-- Document section follows --

# wymyk



## sanoi

witam,

searching web learning Polish I stumbled over the word "wymyk", please don't ask for context, I don't have any.

The closest word I found for "wymyk" was "wymykać się", what means something like "slip over, slip out, slip off".

What synonyms or meanings in english could have the word "wymyk" ?


----------



## PawelBierut

It is a kind of gymnastics excercise... The translation is *glide klip* ---> I suppose.

*Edit:
*or it may be *hip pullover*. --> I'm not a gymnastics fan...


----------



## sanoi

Thank you very much PawelBierut, now I have a better imagination for what stands the word "wymyk".

-- Document section concluded --

* [Work task 1]: Copy word for word the part of the forum thread about the Polish word "wymyk", starting with "What synonyms or" and going on through "a gymnastics fan...".
* [Work task 2]: Extend the forum thread about the Polish word "wymyk" beyond its last post.
The records were taken from a different source.

-- Material shown follows --

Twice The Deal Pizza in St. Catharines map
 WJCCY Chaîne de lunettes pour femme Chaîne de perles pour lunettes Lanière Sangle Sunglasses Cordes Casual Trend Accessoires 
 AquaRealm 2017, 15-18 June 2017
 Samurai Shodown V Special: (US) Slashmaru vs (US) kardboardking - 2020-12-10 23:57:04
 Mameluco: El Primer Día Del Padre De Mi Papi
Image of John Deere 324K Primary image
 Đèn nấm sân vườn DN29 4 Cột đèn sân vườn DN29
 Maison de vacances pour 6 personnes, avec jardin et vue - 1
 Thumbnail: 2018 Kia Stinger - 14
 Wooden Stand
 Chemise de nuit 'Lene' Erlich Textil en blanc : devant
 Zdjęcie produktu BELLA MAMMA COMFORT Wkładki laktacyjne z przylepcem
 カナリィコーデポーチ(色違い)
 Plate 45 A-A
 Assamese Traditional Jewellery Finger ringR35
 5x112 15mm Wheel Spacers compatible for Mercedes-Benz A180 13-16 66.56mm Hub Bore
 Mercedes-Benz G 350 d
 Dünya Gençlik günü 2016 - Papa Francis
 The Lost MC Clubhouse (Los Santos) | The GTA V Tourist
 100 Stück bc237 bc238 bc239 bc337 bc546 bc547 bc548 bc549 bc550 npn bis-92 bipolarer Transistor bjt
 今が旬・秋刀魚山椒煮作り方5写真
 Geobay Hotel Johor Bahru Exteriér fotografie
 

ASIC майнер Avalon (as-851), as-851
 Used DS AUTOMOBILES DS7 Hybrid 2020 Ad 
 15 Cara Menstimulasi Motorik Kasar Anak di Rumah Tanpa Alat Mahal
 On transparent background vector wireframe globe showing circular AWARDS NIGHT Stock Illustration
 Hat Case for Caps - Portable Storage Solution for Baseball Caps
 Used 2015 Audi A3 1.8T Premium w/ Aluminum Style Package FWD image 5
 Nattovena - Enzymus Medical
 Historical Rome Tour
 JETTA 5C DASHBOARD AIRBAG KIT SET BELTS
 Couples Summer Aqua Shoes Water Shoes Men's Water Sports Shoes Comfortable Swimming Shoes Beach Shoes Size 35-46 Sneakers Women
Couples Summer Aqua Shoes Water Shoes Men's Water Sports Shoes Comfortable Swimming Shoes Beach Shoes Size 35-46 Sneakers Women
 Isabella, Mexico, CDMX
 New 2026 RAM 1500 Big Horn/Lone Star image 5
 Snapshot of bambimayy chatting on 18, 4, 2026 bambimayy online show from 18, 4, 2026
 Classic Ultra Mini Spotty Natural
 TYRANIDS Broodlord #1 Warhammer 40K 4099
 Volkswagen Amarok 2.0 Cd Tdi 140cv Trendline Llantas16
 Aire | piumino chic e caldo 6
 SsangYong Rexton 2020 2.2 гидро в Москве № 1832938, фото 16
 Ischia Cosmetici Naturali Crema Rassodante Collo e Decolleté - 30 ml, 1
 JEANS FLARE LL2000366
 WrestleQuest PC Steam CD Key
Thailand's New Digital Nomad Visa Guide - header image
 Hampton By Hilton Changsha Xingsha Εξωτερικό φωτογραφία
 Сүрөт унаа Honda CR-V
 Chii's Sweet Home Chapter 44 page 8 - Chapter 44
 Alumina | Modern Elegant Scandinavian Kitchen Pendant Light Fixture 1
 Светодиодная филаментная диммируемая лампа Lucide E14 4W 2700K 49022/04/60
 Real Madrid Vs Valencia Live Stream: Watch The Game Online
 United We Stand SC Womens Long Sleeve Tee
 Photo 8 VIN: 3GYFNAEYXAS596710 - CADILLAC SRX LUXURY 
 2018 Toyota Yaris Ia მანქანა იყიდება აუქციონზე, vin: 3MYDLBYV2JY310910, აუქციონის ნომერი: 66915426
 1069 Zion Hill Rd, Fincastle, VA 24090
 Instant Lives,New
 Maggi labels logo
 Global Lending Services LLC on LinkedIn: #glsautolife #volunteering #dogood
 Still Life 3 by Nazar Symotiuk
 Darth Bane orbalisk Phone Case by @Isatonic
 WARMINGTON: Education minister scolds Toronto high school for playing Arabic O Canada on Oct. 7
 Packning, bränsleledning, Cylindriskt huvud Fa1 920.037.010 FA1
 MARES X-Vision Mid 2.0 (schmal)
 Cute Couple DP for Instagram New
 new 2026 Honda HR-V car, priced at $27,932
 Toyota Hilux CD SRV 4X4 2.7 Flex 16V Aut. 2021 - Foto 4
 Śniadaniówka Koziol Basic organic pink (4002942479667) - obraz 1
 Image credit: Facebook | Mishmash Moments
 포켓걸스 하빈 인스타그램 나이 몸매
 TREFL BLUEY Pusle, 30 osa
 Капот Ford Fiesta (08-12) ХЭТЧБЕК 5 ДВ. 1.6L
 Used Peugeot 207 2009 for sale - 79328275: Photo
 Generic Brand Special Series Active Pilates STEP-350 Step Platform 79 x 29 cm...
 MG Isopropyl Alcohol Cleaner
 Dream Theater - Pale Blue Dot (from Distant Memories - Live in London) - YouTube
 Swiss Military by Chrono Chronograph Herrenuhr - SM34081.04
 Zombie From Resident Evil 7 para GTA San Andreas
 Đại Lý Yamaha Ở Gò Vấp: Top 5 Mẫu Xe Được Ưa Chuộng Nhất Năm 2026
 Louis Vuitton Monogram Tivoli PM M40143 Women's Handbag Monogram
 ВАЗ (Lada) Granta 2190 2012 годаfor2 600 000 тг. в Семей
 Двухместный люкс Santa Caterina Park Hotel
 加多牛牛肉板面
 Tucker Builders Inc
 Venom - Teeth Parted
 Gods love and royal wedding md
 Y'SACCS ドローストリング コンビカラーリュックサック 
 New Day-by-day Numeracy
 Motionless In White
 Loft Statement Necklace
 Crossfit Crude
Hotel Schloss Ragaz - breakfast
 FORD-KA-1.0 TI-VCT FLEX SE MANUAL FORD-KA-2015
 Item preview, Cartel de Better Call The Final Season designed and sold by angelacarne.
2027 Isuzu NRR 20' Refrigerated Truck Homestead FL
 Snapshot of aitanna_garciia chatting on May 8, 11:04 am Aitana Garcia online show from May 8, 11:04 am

-- Material shown concluded --

* [Output 1]:
What synonyms or meanings in english could have the word "wymyk" ?


----------



## PawelBierut

It is a kind of gymnastics excercise... The translation is *glide klip* ---> I suppose.

*Edit:
*or it may be *hip pullover*. --> I'm not a gymnastics fan...

* [Output 2]:
----------



## majlo

This is _wymyk_: http://www.twojaszkola.pl/zawody/cwiczenia5.jpg


----------



## BezierCurve

Some 15 years ago I was able to do another kind of "wymyk" (with no equipment needed) - also known as "sprężynka". That's when you lay down on your backThat's when you stand, then leap forward down on your hands, then throw your legs up and forward so as to stand up without the help of your hands again.


----------



## Marcus Africanus

SJP: wymyk - _sport. _obrót wokół osi poprzecznej ciała, wykonany na przyrządzie gimnastycznym
Wymyk na drążku.
Ćwiczyć wymyki.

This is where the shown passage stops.